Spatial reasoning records
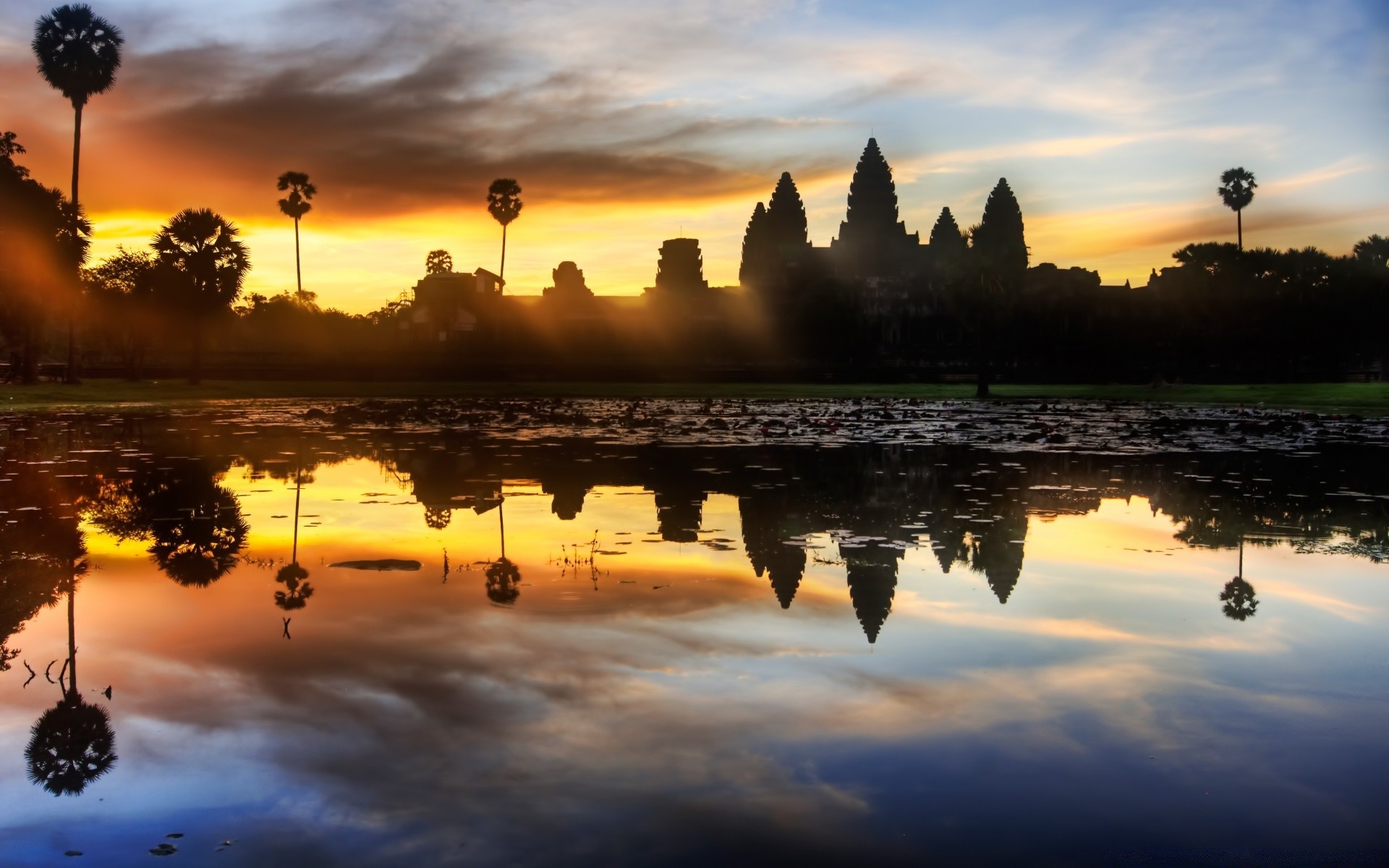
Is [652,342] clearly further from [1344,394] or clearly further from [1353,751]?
[1353,751]

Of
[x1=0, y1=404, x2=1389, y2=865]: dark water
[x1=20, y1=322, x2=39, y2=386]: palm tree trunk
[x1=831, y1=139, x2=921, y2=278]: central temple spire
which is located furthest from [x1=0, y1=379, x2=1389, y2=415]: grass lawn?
[x1=831, y1=139, x2=921, y2=278]: central temple spire

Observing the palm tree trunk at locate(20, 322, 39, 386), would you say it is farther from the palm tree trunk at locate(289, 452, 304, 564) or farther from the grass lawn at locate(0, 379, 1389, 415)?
the palm tree trunk at locate(289, 452, 304, 564)

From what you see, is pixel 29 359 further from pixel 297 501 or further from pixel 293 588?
pixel 293 588

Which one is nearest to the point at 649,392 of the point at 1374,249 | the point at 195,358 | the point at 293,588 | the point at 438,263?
the point at 195,358

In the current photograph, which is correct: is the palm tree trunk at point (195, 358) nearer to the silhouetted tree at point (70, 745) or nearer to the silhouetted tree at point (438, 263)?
the silhouetted tree at point (70, 745)

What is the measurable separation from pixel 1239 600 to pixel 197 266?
204ft

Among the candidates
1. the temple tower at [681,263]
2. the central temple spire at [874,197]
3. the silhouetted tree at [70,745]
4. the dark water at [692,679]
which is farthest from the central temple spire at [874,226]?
the silhouetted tree at [70,745]

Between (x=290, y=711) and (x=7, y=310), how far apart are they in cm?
5742

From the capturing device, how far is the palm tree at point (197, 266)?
61.2 m

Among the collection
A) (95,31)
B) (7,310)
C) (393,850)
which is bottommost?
(393,850)

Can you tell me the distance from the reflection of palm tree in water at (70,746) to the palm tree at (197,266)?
59.3m

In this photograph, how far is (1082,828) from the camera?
414cm

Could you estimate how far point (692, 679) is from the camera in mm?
6020

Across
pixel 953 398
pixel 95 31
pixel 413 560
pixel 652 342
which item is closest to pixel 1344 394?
pixel 953 398
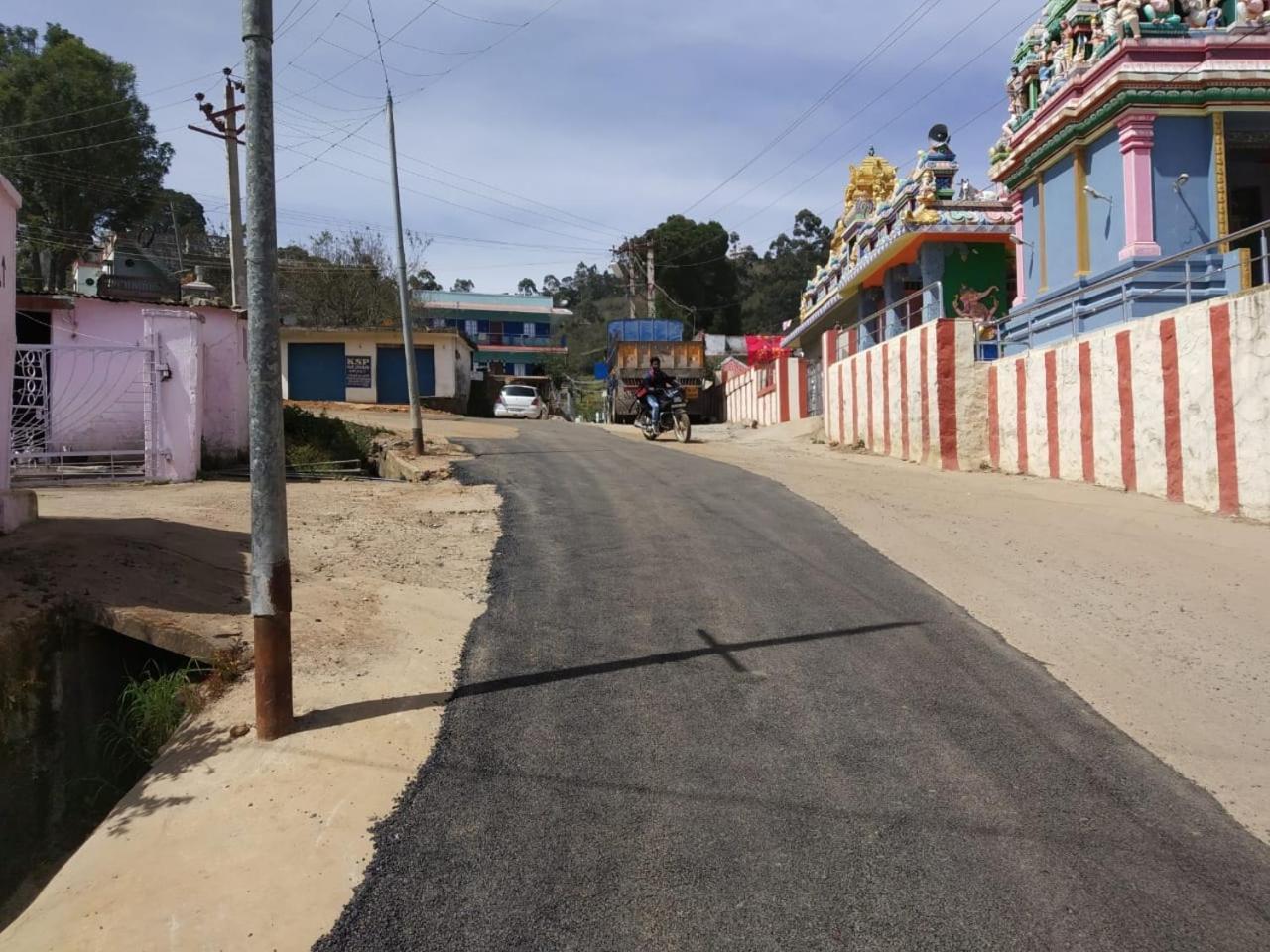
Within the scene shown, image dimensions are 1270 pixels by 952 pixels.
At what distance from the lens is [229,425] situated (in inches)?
524

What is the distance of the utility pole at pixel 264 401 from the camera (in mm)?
4625

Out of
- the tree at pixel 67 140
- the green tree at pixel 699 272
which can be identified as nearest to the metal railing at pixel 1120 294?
the tree at pixel 67 140

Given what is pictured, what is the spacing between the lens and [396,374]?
32.6 meters

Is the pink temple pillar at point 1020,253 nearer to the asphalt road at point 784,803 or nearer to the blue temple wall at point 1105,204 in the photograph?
the blue temple wall at point 1105,204

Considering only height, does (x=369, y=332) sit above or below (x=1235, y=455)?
above

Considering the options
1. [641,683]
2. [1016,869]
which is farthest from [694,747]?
[1016,869]

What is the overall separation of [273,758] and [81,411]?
974cm

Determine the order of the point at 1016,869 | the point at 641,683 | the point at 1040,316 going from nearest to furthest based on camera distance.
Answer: the point at 1016,869, the point at 641,683, the point at 1040,316

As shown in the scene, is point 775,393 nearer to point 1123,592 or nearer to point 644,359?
point 644,359

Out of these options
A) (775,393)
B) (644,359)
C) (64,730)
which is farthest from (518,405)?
(64,730)

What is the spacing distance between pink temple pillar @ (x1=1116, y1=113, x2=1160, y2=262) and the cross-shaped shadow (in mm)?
10267

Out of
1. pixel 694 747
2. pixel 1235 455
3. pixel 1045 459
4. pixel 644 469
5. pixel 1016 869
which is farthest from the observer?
pixel 644 469

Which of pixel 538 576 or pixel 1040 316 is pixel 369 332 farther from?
pixel 538 576

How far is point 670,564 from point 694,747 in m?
3.47
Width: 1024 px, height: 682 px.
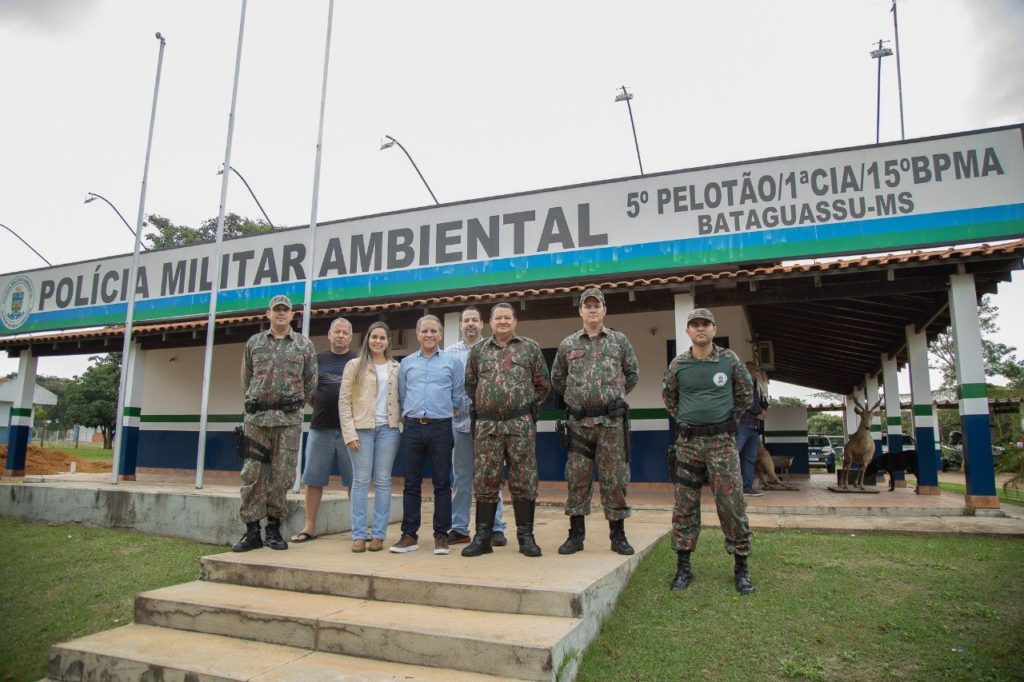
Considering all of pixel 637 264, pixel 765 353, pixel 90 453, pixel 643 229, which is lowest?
pixel 90 453

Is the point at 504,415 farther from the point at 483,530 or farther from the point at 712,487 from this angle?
the point at 712,487

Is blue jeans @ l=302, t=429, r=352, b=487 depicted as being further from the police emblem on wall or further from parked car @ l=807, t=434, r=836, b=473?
parked car @ l=807, t=434, r=836, b=473

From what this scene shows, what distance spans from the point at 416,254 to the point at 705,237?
15.3 feet

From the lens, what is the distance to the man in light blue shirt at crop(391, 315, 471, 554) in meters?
4.46

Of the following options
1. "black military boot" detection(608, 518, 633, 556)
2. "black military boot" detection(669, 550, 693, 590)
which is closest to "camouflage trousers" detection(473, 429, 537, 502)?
"black military boot" detection(608, 518, 633, 556)

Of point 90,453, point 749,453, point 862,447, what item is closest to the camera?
point 749,453

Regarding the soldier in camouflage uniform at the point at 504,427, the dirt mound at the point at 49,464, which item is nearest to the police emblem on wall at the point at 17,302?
the dirt mound at the point at 49,464

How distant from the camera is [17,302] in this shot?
570 inches

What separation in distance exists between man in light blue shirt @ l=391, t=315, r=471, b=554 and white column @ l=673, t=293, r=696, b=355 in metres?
4.41

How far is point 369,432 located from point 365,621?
1.56m

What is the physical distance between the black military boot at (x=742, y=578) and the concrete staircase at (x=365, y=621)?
0.69m

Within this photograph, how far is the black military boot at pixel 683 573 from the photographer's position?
4.10 metres

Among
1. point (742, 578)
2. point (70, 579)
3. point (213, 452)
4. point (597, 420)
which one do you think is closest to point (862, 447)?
point (742, 578)

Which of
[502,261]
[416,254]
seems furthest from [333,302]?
[502,261]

CHALLENGE: Please reproduce all of the entries above word for word, leaving the pictures out of your answer.

TASK OUTPUT:
Is [652,342] clearly further from [1344,394] or clearly further from [1353,751]?
[1353,751]

Of
[x1=0, y1=404, x2=1389, y2=865]: dark water
[x1=20, y1=322, x2=39, y2=386]: palm tree trunk
[x1=831, y1=139, x2=921, y2=278]: central temple spire
which is located furthest from [x1=0, y1=379, x2=1389, y2=415]: grass lawn?
[x1=831, y1=139, x2=921, y2=278]: central temple spire

Observing the palm tree trunk at locate(20, 322, 39, 386), would you say it is farther from the palm tree trunk at locate(289, 452, 304, 564) or farther from the grass lawn at locate(0, 379, 1389, 415)?
the palm tree trunk at locate(289, 452, 304, 564)

From what you see, is pixel 29 359 further from pixel 297 501 or further from pixel 293 588?
pixel 293 588

Which one is nearest to the point at 649,392 of the point at 1374,249 | the point at 195,358 | the point at 293,588 | the point at 438,263?
the point at 195,358

In the current photograph, which is correct: is the palm tree trunk at point (195, 358) nearer to the silhouetted tree at point (70, 745) or nearer to the silhouetted tree at point (438, 263)?
the silhouetted tree at point (70, 745)

What is the measurable separation from pixel 1239 600 to pixel 197 266?
204ft

Among the candidates
1. the temple tower at [681,263]
2. the central temple spire at [874,197]
3. the silhouetted tree at [70,745]
4. the dark water at [692,679]
which is farthest from the central temple spire at [874,226]?
the silhouetted tree at [70,745]

Between (x=290, y=711) and (x=7, y=310), how far apart are they in cm?
5742

From the capturing device, how far is the palm tree at point (197, 266)?
61.2 m

Among the collection
A) (95,31)
B) (7,310)
C) (393,850)
which is bottommost?
(393,850)

Can you tell me the distance from the reflection of palm tree in water at (70,746) to the palm tree at (197,266)?
59.3m

In this photograph, how far is (1082,828) from the camera?
414cm

Could you estimate how far point (692, 679) is from the camera in mm?
6020

Across
pixel 953 398
pixel 95 31
pixel 413 560
pixel 652 342
which item is closest to pixel 1344 394?
pixel 953 398
Within the scene shown, image dimensions are 1270 pixels by 952 pixels.
At what distance from the lens is [229,425] situated (in inches)?
524

What is the distance of the utility pole at pixel 264 401 from the camera (in mm)?
4625

Out of
- the tree at pixel 67 140
- the green tree at pixel 699 272
which can be identified as nearest to the metal railing at pixel 1120 294?
the tree at pixel 67 140

Given what is pictured, what is the spacing between the lens and [396,374]?
32.6 meters

Is the pink temple pillar at point 1020,253 nearer to the asphalt road at point 784,803 or nearer to the blue temple wall at point 1105,204 in the photograph?
the blue temple wall at point 1105,204

Considering only height, does (x=369, y=332) sit above or below (x=1235, y=455)?
above

Considering the options
1. [641,683]
2. [1016,869]
which is farthest from [694,747]?
[1016,869]

What is the overall separation of [273,758] and [81,411]?
974cm

Determine the order of the point at 1016,869 | the point at 641,683 | the point at 1040,316 going from nearest to furthest based on camera distance.
Answer: the point at 1016,869, the point at 641,683, the point at 1040,316

As shown in the scene, is point 775,393 nearer to point 1123,592 or nearer to point 644,359?
point 644,359

Out of these options
A) (775,393)
B) (644,359)
C) (64,730)
which is farthest from (518,405)?
(64,730)

What is the spacing distance between pink temple pillar @ (x1=1116, y1=113, x2=1160, y2=262) and the cross-shaped shadow (in mm)?
10267

Out of
1. pixel 694 747
2. pixel 1235 455
3. pixel 1045 459
4. pixel 644 469
5. pixel 1016 869
which is farthest from the observer?
pixel 644 469

Which of pixel 538 576 or pixel 1040 316 is pixel 369 332 farther from?
pixel 538 576

How far is point 670,564 from point 694,747 in m?
3.47
Width: 1024 px, height: 682 px.
Considering all of pixel 637 264, pixel 765 353, pixel 90 453, pixel 643 229, which is lowest?
pixel 90 453

Is the point at 504,415 farther from the point at 483,530 or farther from the point at 712,487 from this angle?
the point at 712,487

Is blue jeans @ l=302, t=429, r=352, b=487 depicted as being further from the police emblem on wall or further from parked car @ l=807, t=434, r=836, b=473?
parked car @ l=807, t=434, r=836, b=473

From what this scene shows, what distance spans from the point at 416,254 to the point at 705,237?
15.3 feet

From the lens, what is the distance to the man in light blue shirt at crop(391, 315, 471, 554) in meters?
4.46

Of the following options
1. "black military boot" detection(608, 518, 633, 556)
2. "black military boot" detection(669, 550, 693, 590)
which is closest to "camouflage trousers" detection(473, 429, 537, 502)?
"black military boot" detection(608, 518, 633, 556)

Of point 90,453, point 749,453, point 862,447, what item is closest to the camera?
point 749,453

Regarding the soldier in camouflage uniform at the point at 504,427, the dirt mound at the point at 49,464, which item is nearest to the police emblem on wall at the point at 17,302?
the dirt mound at the point at 49,464

How distant from the camera is [17,302] in this shot?
570 inches

What separation in distance exists between man in light blue shirt @ l=391, t=315, r=471, b=554 and white column @ l=673, t=293, r=696, b=355 in metres?
4.41

How far is point 369,432 located from point 365,621?
1.56m

What is the physical distance between the black military boot at (x=742, y=578) and the concrete staircase at (x=365, y=621)?
0.69m

Within this photograph, how far is the black military boot at pixel 683 573 from the photographer's position?
4.10 metres

Among
1. point (742, 578)
2. point (70, 579)
3. point (213, 452)
4. point (597, 420)
which one do you think is closest to point (862, 447)?
point (742, 578)

Which of
[502,261]
[416,254]
seems furthest from [333,302]?
[502,261]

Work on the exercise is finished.